How to Build·15 min read

How to Build a Real-Time Collaboration Tool Like Figma or Miro

Real-time collaboration is the most architecturally complex feature you can build for a web app. CRDTs changed the game, but the implementation details still trip up most teams.

N

Nate Laquis

Founder & CEO ·

CRDTs vs Operational Transform: Why CRDTs Won

For two decades, Operational Transform (OT) was the standard for real-time collaboration. Google Docs uses OT. It works by transforming concurrent operations against each other so they converge to the same state on every client. The problem? OT requires a central server to order operations, making it fragile at scale and impossible to use in peer-to-peer or offline-first architectures.

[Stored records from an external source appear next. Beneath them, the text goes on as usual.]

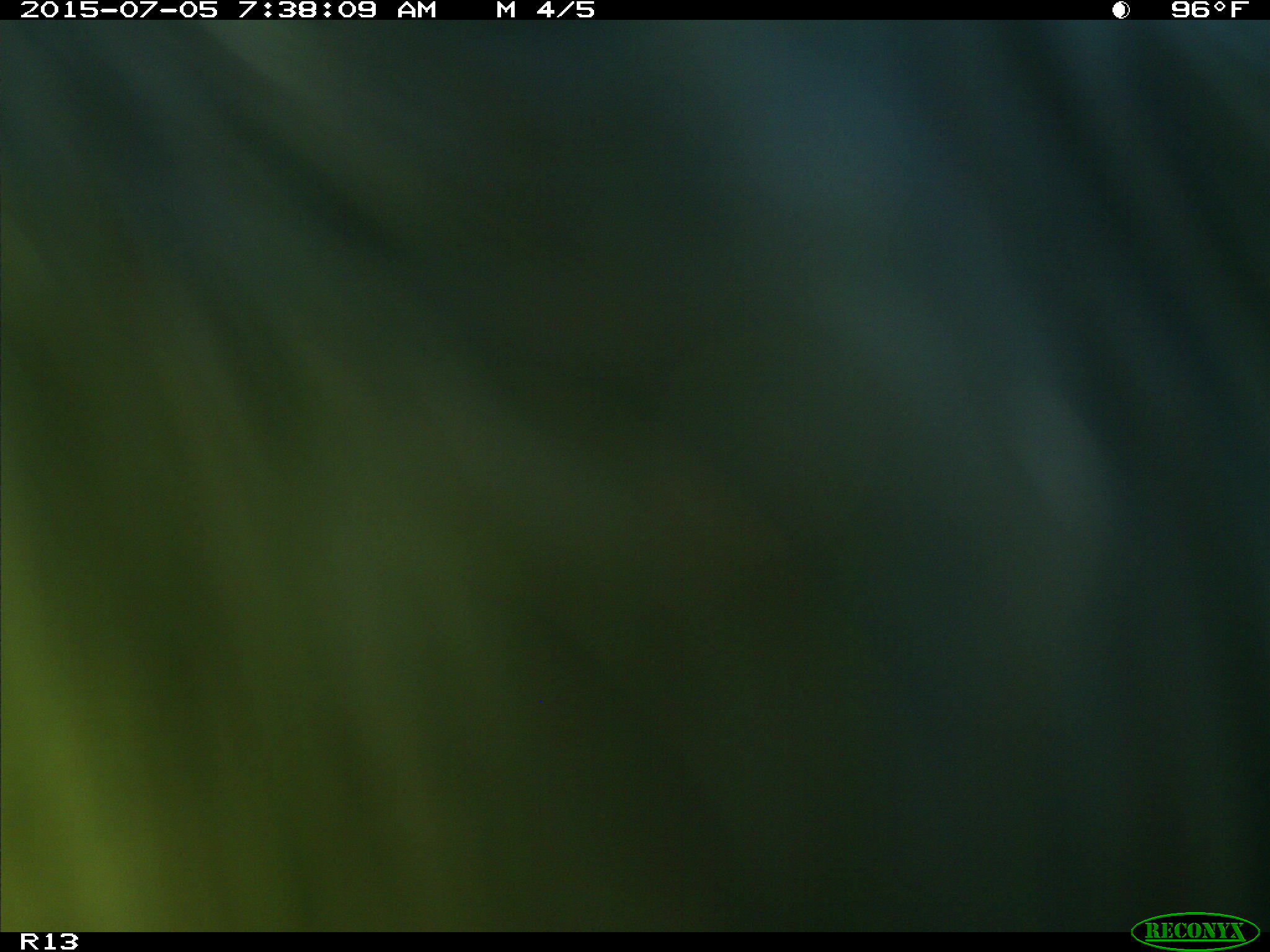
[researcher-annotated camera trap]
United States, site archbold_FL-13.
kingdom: Animalia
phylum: Chordata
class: Mammalia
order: Artiodactyla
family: Bovidae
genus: Bos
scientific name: Bos taurus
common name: domestic cow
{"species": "Bos taurus (domestic cow)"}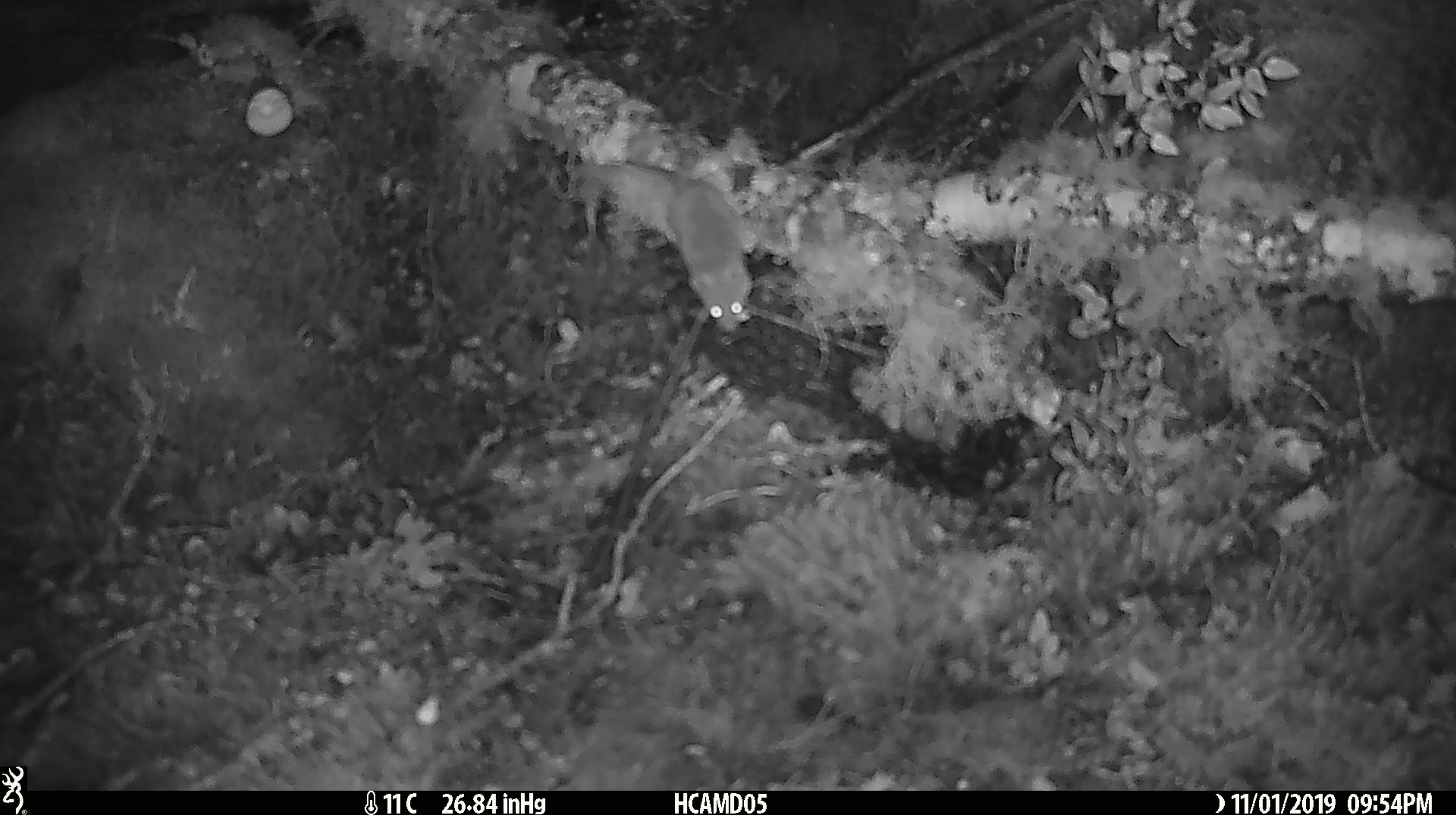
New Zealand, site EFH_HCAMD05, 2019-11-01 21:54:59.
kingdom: Animalia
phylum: Chordata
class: Mammalia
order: Rodentia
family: Muridae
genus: Mus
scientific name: Mus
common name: mouse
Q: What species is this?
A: Mouse (Mus).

Conflict-free Replicated Data Types (CRDTs) solve this differently. Instead of transforming operations, CRDTs use data structures that are mathematically guaranteed to converge regardless of the order operations are applied. No central server required for ordering. Clients can diverge (even go offline) and merge back cleanly. This is why every modern collaboration tool built after 2020 uses CRDTs.

Figma uses a custom CRDT implementation compiled to WebAssembly. Notion migrated from OT to CRDTs. Linear, Liveblocks, and PartyKit all build on CRDT foundations. If you are starting a collaboration tool today, CRDTs are the only serious choice.

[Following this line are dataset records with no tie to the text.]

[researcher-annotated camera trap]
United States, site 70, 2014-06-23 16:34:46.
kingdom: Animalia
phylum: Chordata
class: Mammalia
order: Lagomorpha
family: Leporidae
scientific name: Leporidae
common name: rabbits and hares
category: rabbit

Team collaborating in real-time on a shared digital workspace

The tradeoff is complexity. CRDTs are harder to understand and implement from scratch than OT. A naive CRDT implementation can consume significantly more memory than OT because it stores metadata for conflict resolution. But the open-source ecosystem has matured enough that you rarely need to build CRDTs from scratch. Libraries like Yjs and Automerge handle the hard parts.

Choosing Your CRDT Library: Yjs, Automerge, and Diamond Types

Three libraries dominate the CRDT space in 2026, and each has a distinct philosophy.

Yjs

Yjs is the most widely adopted CRDT library for web applications. It is fast, memory-efficient, and has the largest ecosystem of integrations: Tiptap for rich text, BlockSuite for Notion-style block editors, y-prosemirror for ProseMirror, and y-codemirror for code editing. Yjs uses a custom CRDT algorithm (YATA) optimized for text editing that outperforms academic CRDT implementations by 10-100x in benchmarks. If you are building a document or text-based collaboration tool, start with Yjs.

Automerge

Automerge takes a more data-oriented approach. While Yjs is optimized for text, Automerge excels at structured data: JSON documents, nested objects, arrays, and counters. The Automerge 2.0 rewrite (in Rust, compiled to Wasm) dramatically improved performance. Automerge is the better choice if your collaboration model is structured data (like a shared kanban board, spreadsheet, or diagram) rather than free-form text.

Diamond Types

The newest contender, Diamond Types, is a Rust-based CRDT implementation that claims 5-10x better performance than Yjs for text editing. It is still maturing, but if raw performance is critical (think collaborative code editors handling files with tens of thousands of lines), Diamond Types is worth evaluating.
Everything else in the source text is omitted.